Obwohl sie zu diesem späten Zeitpunkt, oft der Not gehorchend, nicht mehr nach den Doktrien dieser Waffe eingesetzt werden konnte und dadurch viel an Effizienz verlor, kann man sie durchaus als "Russenbremse" schlechthin und "(Russen-)Panzerbremse" im besonderen bezeichnen.
 Das Sturmgeschütz war zwar in seiner Herstellung deutlich billiger als der Panzer, aber das war nicht der Grund seiner Entwicklung. Kein geringerer als Manstein selbst war es, der schon in den dreissiger Jahren ein "gepanzertes Infanteriebegleitgeschütz" forderte und schon 1937 wurde auf dem Schiessplatz bei Kummersdorf der erste Prototyp vorgestellt, gegen den Widerstand Guderians und der Inspektion der Artillerie.
Die Idee zum "gepanzerten Infanteriebegleitgeschütz" wurde aus den Erinnerungen der Grabenkämpfe des 1. Wk geboren.
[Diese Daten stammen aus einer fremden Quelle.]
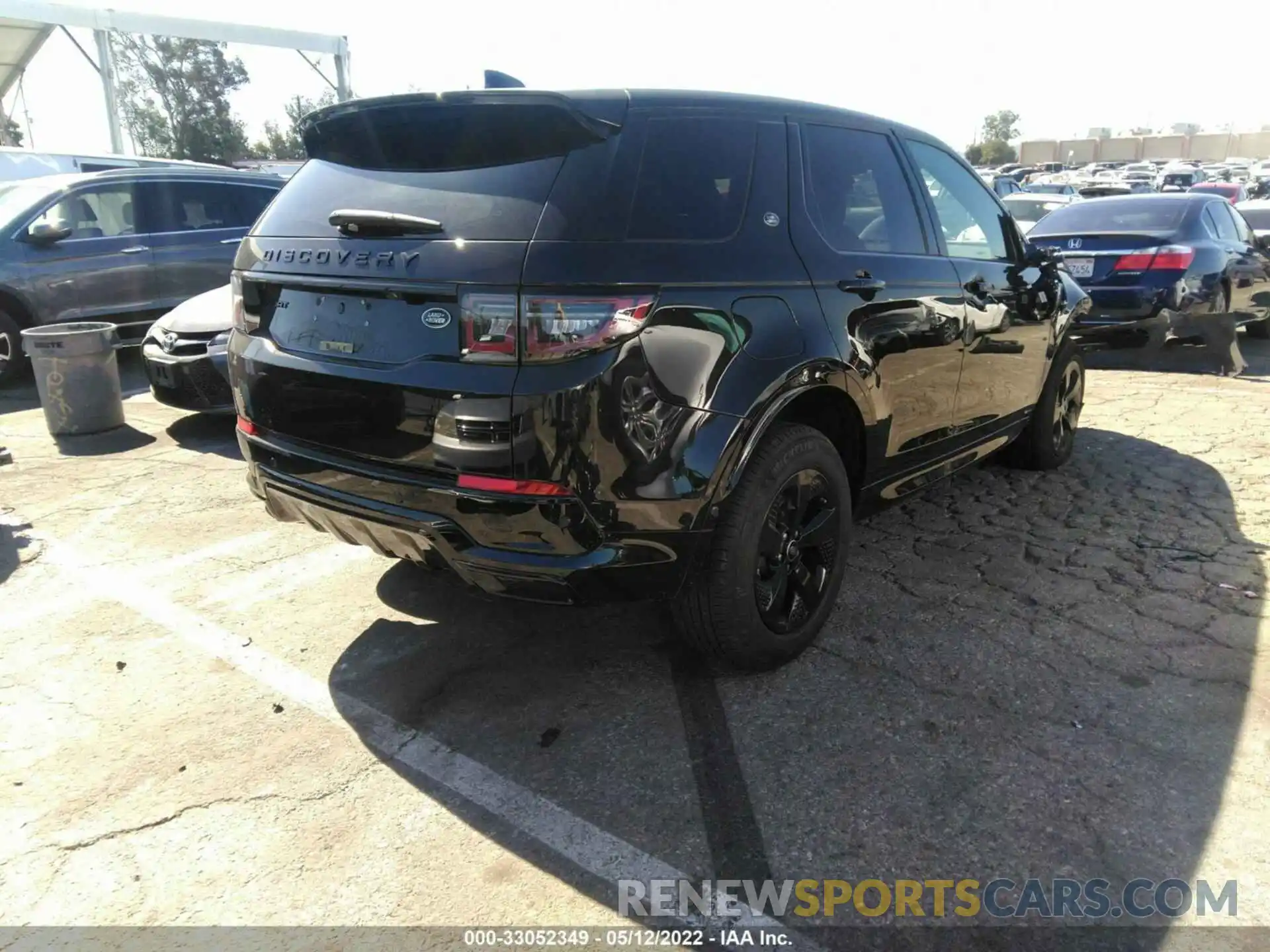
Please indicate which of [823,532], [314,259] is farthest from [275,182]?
[823,532]

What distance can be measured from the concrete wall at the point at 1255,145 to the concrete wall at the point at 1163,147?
5502 millimetres

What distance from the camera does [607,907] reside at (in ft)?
7.18

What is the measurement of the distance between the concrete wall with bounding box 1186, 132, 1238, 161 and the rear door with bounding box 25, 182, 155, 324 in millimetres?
107039

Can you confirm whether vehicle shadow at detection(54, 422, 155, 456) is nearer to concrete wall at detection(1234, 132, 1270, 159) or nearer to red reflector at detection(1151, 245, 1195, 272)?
red reflector at detection(1151, 245, 1195, 272)

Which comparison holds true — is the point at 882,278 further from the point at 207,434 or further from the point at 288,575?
the point at 207,434

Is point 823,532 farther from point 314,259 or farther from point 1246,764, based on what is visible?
point 314,259

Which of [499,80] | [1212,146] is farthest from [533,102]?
[1212,146]

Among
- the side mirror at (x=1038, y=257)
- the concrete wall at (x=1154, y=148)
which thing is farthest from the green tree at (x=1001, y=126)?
the side mirror at (x=1038, y=257)

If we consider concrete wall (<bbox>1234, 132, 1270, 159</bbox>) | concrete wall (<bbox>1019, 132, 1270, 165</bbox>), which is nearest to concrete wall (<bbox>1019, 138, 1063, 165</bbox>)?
concrete wall (<bbox>1019, 132, 1270, 165</bbox>)

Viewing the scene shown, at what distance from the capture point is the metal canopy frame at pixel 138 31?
16.4 meters

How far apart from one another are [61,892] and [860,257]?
3093 mm

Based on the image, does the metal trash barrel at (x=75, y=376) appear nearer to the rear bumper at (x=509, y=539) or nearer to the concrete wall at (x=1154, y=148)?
the rear bumper at (x=509, y=539)

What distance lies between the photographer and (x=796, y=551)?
10.4ft

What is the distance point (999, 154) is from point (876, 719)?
9857cm
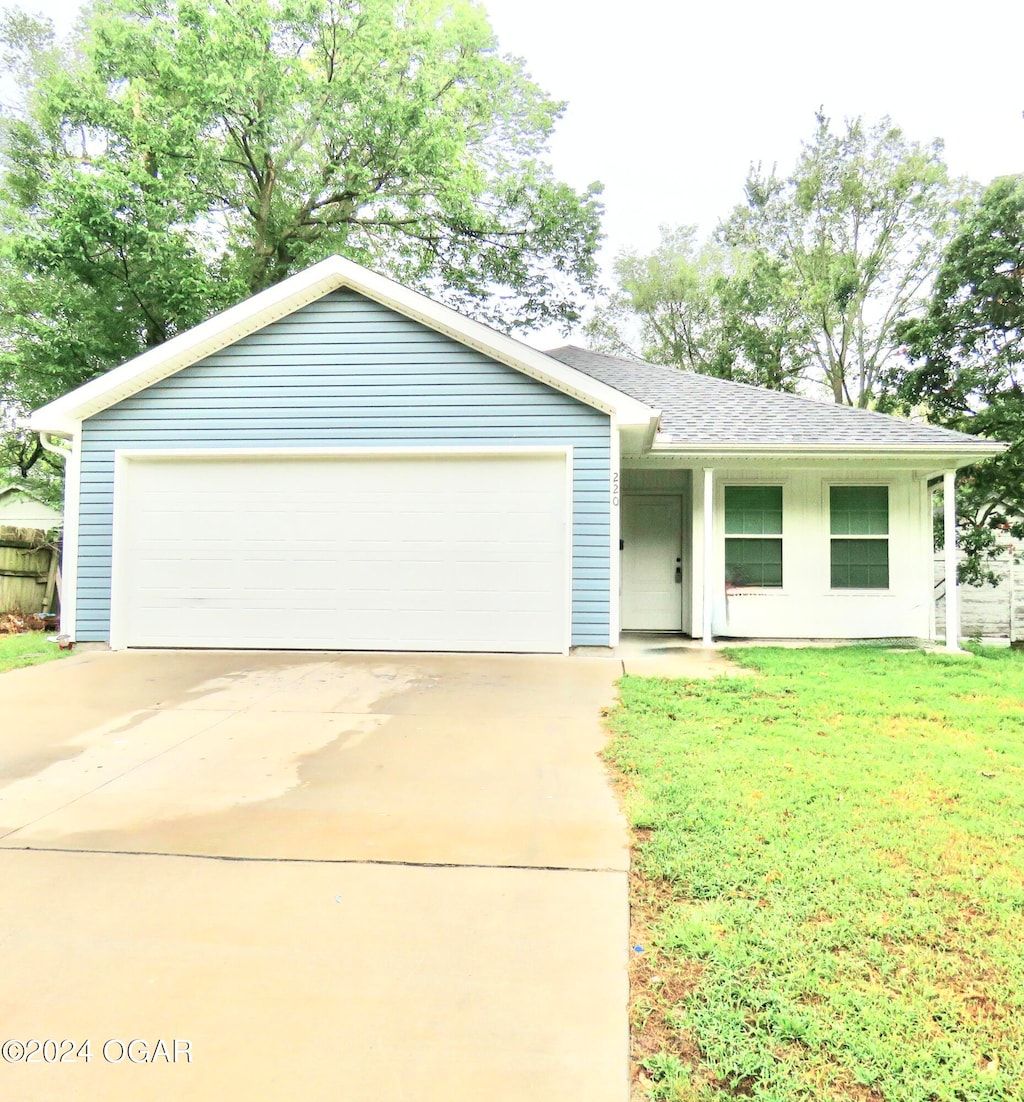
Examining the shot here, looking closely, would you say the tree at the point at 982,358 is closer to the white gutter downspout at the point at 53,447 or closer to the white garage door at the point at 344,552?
the white garage door at the point at 344,552

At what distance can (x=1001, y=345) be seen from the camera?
1169 cm

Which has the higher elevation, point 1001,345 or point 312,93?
point 312,93

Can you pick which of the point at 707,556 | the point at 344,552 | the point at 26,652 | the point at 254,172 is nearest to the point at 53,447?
the point at 26,652

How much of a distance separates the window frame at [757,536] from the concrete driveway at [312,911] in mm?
5026

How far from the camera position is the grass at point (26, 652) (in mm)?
7094

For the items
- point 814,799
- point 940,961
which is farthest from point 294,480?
point 940,961

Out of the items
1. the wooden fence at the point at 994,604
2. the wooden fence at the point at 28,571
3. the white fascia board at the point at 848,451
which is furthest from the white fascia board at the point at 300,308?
the wooden fence at the point at 994,604

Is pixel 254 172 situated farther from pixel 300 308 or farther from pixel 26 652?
pixel 26 652

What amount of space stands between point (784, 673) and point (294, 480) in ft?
19.2

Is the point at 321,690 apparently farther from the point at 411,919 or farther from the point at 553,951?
the point at 553,951

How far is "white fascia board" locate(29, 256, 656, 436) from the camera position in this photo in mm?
7277

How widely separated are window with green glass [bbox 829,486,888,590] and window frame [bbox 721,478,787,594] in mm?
657

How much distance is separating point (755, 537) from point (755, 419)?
1657 mm

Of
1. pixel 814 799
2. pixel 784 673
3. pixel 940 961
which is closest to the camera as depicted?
pixel 940 961
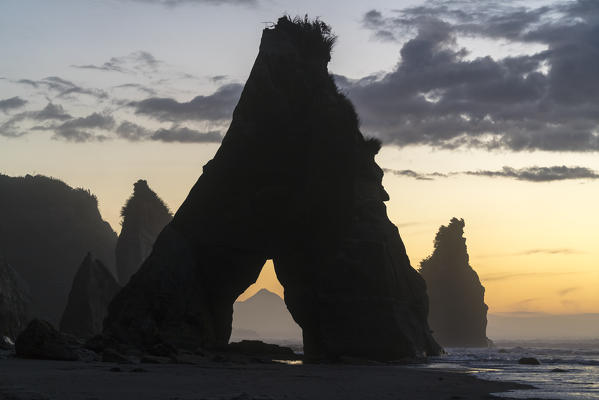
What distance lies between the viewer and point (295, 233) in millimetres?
35000

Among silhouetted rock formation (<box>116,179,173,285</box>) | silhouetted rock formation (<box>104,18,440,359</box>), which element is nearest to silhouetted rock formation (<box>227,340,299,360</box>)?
silhouetted rock formation (<box>104,18,440,359</box>)

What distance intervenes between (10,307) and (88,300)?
22.2 feet

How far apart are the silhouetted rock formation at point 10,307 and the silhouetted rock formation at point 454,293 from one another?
231 ft

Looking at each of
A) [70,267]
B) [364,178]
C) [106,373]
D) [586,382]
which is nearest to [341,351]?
[364,178]

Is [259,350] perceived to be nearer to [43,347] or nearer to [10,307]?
[43,347]

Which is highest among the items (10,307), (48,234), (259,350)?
(48,234)

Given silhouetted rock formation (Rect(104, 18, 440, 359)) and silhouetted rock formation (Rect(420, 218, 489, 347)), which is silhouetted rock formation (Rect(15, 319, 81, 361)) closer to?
silhouetted rock formation (Rect(104, 18, 440, 359))

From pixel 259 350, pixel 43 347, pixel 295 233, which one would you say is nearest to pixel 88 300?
pixel 259 350

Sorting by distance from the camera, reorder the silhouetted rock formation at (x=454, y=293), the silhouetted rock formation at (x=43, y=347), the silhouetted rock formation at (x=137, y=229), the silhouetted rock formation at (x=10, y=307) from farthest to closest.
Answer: the silhouetted rock formation at (x=454, y=293), the silhouetted rock formation at (x=137, y=229), the silhouetted rock formation at (x=10, y=307), the silhouetted rock formation at (x=43, y=347)

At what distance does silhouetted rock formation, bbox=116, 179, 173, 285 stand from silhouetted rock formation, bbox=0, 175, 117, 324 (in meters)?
9.53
Ähnlich wie der Tank eine Folge der entlosen Stellungskämpfe und der vergeblichen Durchbruchsversuche war, so war es auch das Sturmgeschütz. War damals der Infanterie doch mal ein Durchbruch gelungen, so kam die Artillerie durch das zerwühlte Gelände nicht rechtzeitig nach, um Unterstützung zu bringen. Ein Sturmgeschütz wäre da nicht nur schneller zur Stelle, sondern auch vorne mit dabei gewesen!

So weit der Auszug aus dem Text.